El resto del aprendizaje de Pellegrin tuvo lugar en el campo: Uganda, Bosnia, Gaza, Camboya, Haití. “Se hizo haciendo”, dijo, principalmente en escenarios de conflicto, epidemia y desastre natural. Se obsesionó con las formas en que una fotografía puede moldear y ser moldeada por la historia, así como por las relaciones éticas y estéticas entre un sujeto individual y la condición humana más amplia. A menudo, hacía visitas repetidas o prolongadas, elaborando proyectos a lo largo de los años. “Como fotoperiodistas, tenemos el último deseo de la invisibilidad: poder disparar sin ser notados, sin que el sujeto te mire a los ojos”, dijo. “Pero logras eso a través de la presencia, no de forma subrepticia, no sobre la marcha, sino estando allí. Al estar allí, te conviertes en parte de él. Y al formar parte de ella te vuelves invisible”.
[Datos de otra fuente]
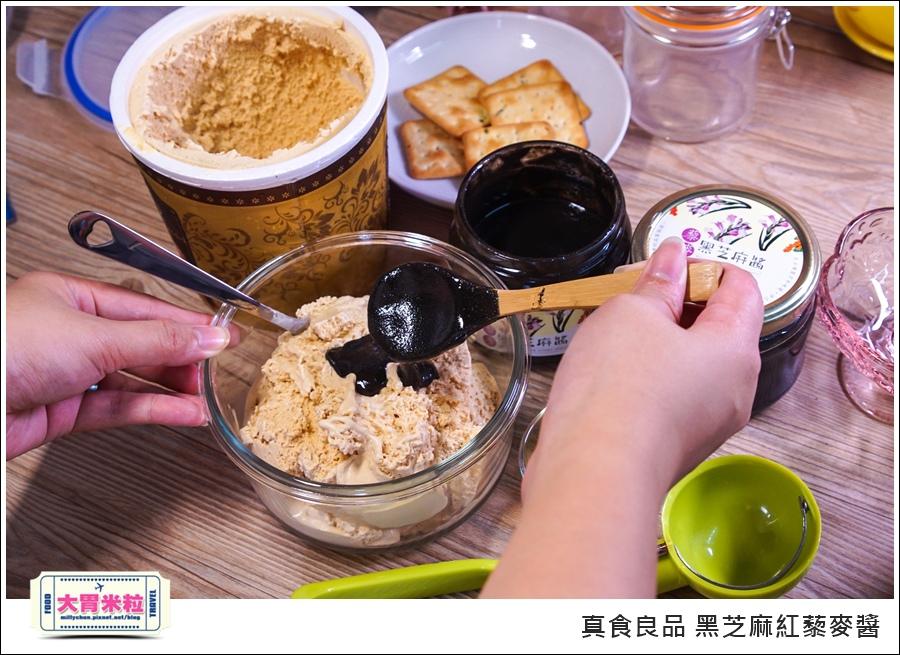芝麻醬麥推薦真食良品黑芝麻紅藜麥醬@大胃米粒 (31).jpg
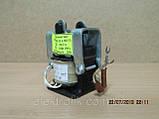 Электромагнит ЭМ 33-41111 220В , фото 2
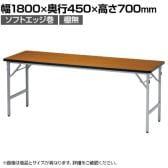 折りたたみテーブル 軽量アルミ脚 幅1800×奥行450mm ソフトエッジ巻 棚無 SAT-1845SN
En 1999, se fue a Kosovo. Era la primera vez que trabajaba en una guerra de tiro activo y permaneció en la región durante gran parte de los dos años siguientes. Aquí lo teórico y lo técnico coincidieron con lo real. Los serbokosovares desplazados, marchando sobre la nieve, aparecen como espectros a través de un cristal empañado; una pareja de refugiados albaneses en un automóvil parece perdida en la angustia, mientras su parabrisas refleja las sombras de las personas que se aferran a una cerca de alambre de púas; la muerte de un hombre serbio, asesinado por albaneses, se muestra no con su cuerpo sino en los rostros de las mujeres que lloran lo que entendemos es el cadáver tendido frente a ellas. “En fotografía, tenemos nuestro pequeño rectángulo, a través del cual vemos el mundo”, dijo Pellegrin. “Pero a veces puedes ir más allá”, lo que sugiere una verdad u horror mayor al excluir el evento principal.